Data provided:
######
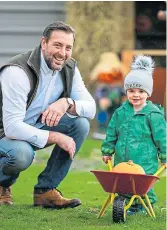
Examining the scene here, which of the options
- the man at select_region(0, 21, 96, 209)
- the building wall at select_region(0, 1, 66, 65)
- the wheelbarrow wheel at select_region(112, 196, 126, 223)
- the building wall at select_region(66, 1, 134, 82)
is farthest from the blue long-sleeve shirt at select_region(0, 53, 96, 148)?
the building wall at select_region(0, 1, 66, 65)

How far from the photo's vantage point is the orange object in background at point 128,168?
436 centimetres

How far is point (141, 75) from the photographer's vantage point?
4.71 meters

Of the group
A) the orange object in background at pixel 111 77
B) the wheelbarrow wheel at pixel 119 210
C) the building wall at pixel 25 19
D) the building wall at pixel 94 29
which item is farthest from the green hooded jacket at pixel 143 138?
the building wall at pixel 25 19

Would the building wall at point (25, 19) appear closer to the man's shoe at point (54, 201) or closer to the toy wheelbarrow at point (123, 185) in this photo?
the man's shoe at point (54, 201)

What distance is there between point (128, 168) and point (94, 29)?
8059mm

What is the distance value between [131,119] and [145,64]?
1.21 ft

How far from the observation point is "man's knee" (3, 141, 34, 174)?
4.54m

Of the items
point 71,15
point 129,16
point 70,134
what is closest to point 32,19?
point 71,15

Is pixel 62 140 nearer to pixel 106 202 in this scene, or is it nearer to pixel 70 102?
pixel 70 102

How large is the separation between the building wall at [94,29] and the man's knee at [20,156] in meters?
7.64

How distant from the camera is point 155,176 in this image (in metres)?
4.27

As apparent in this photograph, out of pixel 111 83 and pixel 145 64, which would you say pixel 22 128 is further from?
pixel 111 83

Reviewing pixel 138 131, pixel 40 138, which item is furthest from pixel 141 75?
pixel 40 138

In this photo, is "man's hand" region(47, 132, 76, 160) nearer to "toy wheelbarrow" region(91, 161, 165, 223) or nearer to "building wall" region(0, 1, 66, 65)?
"toy wheelbarrow" region(91, 161, 165, 223)
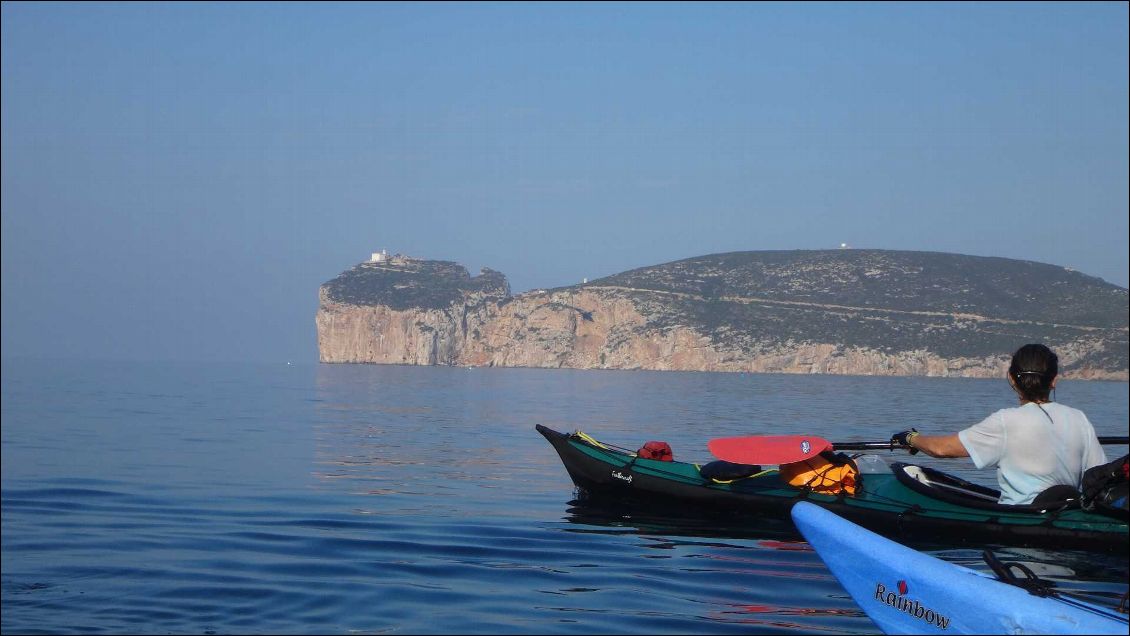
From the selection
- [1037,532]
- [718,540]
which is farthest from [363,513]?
[1037,532]

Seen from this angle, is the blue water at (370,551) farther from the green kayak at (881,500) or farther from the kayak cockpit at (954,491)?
the kayak cockpit at (954,491)

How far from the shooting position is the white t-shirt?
316 inches

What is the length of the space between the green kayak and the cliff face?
11589 centimetres

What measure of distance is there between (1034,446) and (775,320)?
435 ft

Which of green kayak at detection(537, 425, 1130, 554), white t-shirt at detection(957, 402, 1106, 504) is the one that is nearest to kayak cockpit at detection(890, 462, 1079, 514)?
green kayak at detection(537, 425, 1130, 554)

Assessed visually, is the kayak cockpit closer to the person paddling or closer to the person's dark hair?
the person paddling

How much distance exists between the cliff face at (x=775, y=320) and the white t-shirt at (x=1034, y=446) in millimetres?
118415

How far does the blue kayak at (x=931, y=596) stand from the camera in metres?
5.21

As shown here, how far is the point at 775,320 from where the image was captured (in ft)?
456

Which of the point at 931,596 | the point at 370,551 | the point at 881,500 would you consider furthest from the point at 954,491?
the point at 370,551

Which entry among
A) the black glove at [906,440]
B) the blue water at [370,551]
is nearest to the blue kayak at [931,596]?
the blue water at [370,551]

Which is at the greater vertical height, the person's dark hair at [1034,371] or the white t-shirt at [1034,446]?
the person's dark hair at [1034,371]

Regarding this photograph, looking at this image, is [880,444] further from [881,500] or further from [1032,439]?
[1032,439]

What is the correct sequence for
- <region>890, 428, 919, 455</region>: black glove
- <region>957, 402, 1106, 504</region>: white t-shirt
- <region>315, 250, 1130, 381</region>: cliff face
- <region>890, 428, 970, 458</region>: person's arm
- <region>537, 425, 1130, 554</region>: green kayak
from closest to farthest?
<region>957, 402, 1106, 504</region>: white t-shirt → <region>890, 428, 970, 458</region>: person's arm → <region>537, 425, 1130, 554</region>: green kayak → <region>890, 428, 919, 455</region>: black glove → <region>315, 250, 1130, 381</region>: cliff face
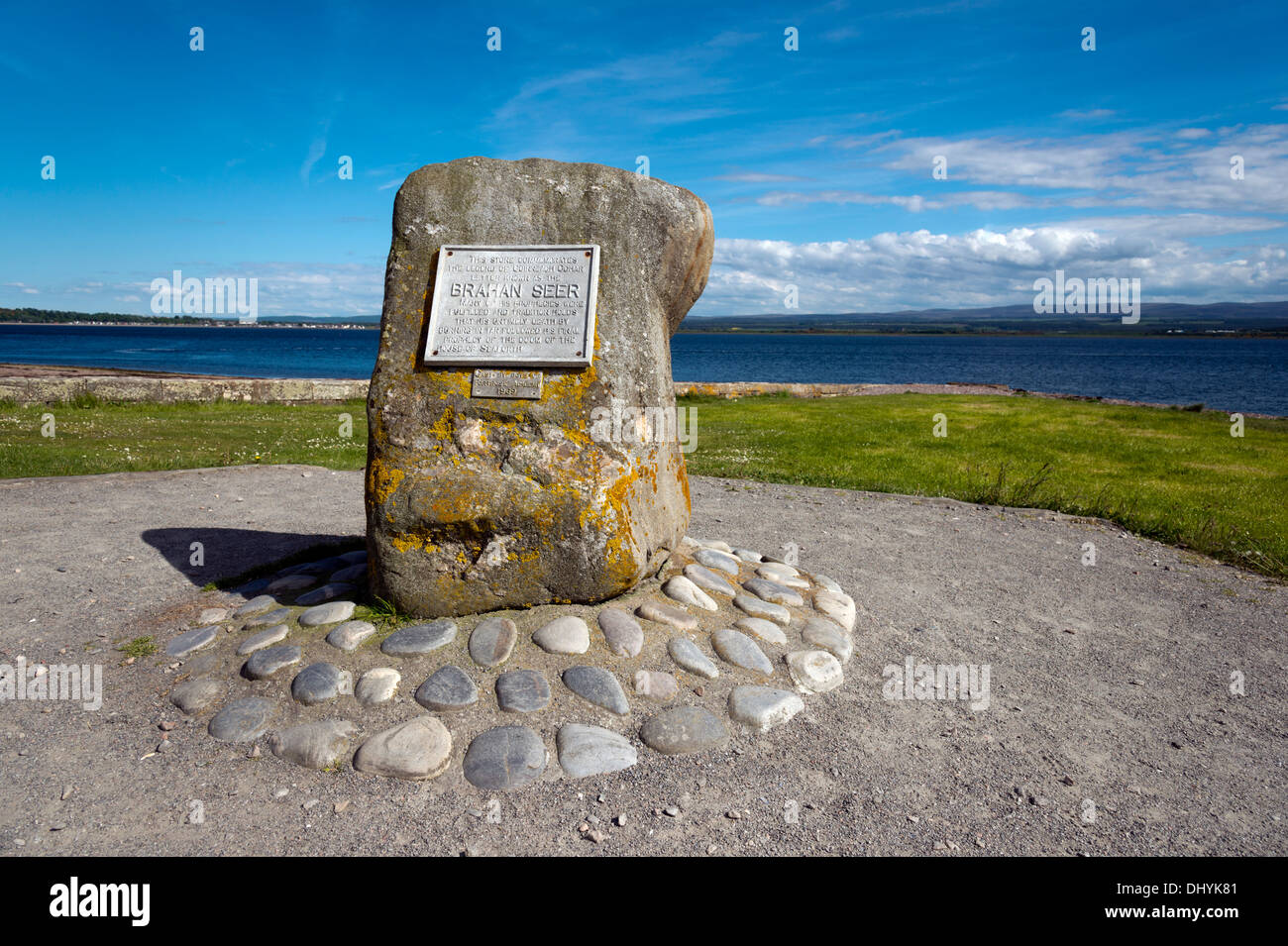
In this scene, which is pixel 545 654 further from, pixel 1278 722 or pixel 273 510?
pixel 273 510

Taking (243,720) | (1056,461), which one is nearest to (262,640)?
(243,720)

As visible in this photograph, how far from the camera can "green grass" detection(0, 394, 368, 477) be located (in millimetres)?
11359

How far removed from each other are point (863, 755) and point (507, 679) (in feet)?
6.88

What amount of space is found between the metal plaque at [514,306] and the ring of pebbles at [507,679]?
180 cm

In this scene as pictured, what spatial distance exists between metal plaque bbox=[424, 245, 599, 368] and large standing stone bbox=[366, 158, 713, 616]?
0.33 feet

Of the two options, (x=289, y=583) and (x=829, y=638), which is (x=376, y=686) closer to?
(x=289, y=583)

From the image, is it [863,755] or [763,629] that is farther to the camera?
[763,629]

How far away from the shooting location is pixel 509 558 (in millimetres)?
5090

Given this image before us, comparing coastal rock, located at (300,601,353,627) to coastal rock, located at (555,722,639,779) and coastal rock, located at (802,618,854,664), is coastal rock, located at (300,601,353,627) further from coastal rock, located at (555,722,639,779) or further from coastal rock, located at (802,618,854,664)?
coastal rock, located at (802,618,854,664)

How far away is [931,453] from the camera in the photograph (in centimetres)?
1456
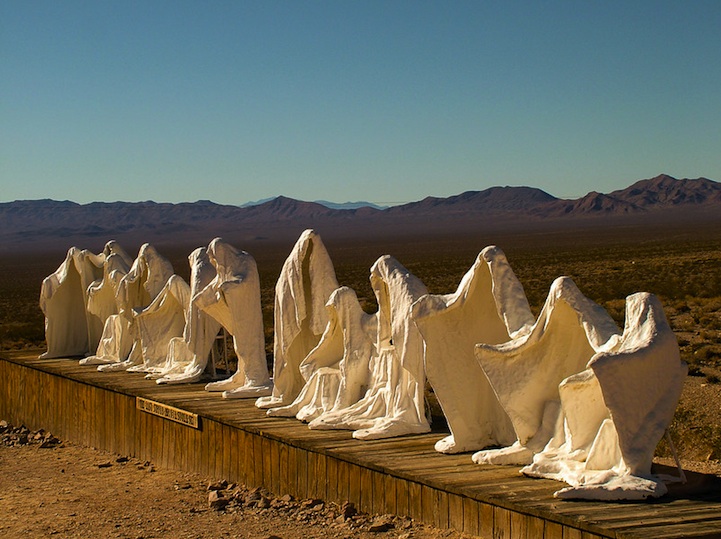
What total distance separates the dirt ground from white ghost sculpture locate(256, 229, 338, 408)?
1225 mm

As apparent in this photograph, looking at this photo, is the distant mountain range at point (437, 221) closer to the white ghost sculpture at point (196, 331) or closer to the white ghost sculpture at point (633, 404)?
the white ghost sculpture at point (196, 331)

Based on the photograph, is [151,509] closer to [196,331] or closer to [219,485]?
[219,485]

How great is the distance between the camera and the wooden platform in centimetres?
698

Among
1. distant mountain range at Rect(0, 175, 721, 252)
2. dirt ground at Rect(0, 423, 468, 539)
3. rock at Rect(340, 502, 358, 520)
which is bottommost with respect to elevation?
dirt ground at Rect(0, 423, 468, 539)

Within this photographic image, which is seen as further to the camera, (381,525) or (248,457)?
(248,457)

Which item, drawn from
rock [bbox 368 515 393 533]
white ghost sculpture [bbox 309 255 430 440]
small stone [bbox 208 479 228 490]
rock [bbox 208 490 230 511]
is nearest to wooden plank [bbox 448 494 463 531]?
rock [bbox 368 515 393 533]

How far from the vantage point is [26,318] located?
32.2m

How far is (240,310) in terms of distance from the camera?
1225 centimetres

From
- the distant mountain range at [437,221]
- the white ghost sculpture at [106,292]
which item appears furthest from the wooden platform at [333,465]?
the distant mountain range at [437,221]

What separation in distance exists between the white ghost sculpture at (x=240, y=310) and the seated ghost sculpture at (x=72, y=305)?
14.2 ft

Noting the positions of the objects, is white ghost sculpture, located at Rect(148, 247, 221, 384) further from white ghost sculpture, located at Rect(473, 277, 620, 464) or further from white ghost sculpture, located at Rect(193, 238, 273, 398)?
white ghost sculpture, located at Rect(473, 277, 620, 464)

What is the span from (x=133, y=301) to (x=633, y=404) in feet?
30.2

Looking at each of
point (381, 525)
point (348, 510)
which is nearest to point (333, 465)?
point (348, 510)

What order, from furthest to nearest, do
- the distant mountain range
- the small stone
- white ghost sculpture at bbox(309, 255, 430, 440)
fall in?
the distant mountain range < the small stone < white ghost sculpture at bbox(309, 255, 430, 440)
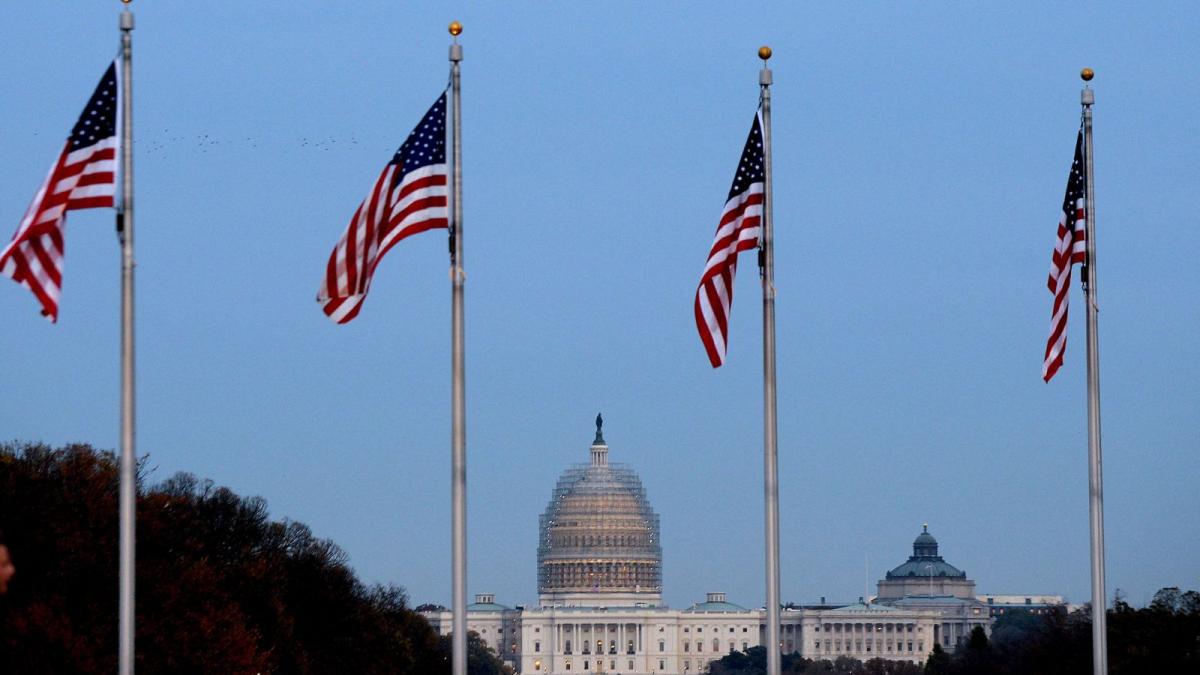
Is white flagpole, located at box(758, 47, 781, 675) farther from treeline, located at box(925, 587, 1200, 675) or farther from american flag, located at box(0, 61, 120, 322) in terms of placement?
treeline, located at box(925, 587, 1200, 675)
######
Objective: Begin at the line containing "How far from the vantage" and extract every line through the end of the records, inclusive, exactly and only; omit pictures.

Output below:
How far from the vantage point is [26,318] located?
32.2m

How far is (240,310) in terms of distance from the camera?
1225 centimetres

From
- the distant mountain range at [437,221]
- the white ghost sculpture at [106,292]
which item appears furthest from the wooden platform at [333,465]?
the distant mountain range at [437,221]

What separation in distance exists between the white ghost sculpture at (x=240, y=310) and the seated ghost sculpture at (x=72, y=305)?
14.2 ft

Noting the positions of the objects, is white ghost sculpture, located at Rect(148, 247, 221, 384) further from white ghost sculpture, located at Rect(473, 277, 620, 464) or further from white ghost sculpture, located at Rect(193, 238, 273, 398)?
white ghost sculpture, located at Rect(473, 277, 620, 464)

What is the span from (x=133, y=301) to (x=633, y=404) in feet?
30.2

Looking at each of
point (381, 525)
point (348, 510)
which is nearest to point (333, 465)?
point (348, 510)

What order, from furthest to nearest, do
- the distant mountain range
- the small stone
- white ghost sculpture at bbox(309, 255, 430, 440)
fall in?
the distant mountain range < the small stone < white ghost sculpture at bbox(309, 255, 430, 440)
Is white flagpole, located at box(758, 47, 781, 675) farther from treeline, located at box(925, 587, 1200, 675) or farther from american flag, located at box(0, 61, 120, 322) in terms of placement?
treeline, located at box(925, 587, 1200, 675)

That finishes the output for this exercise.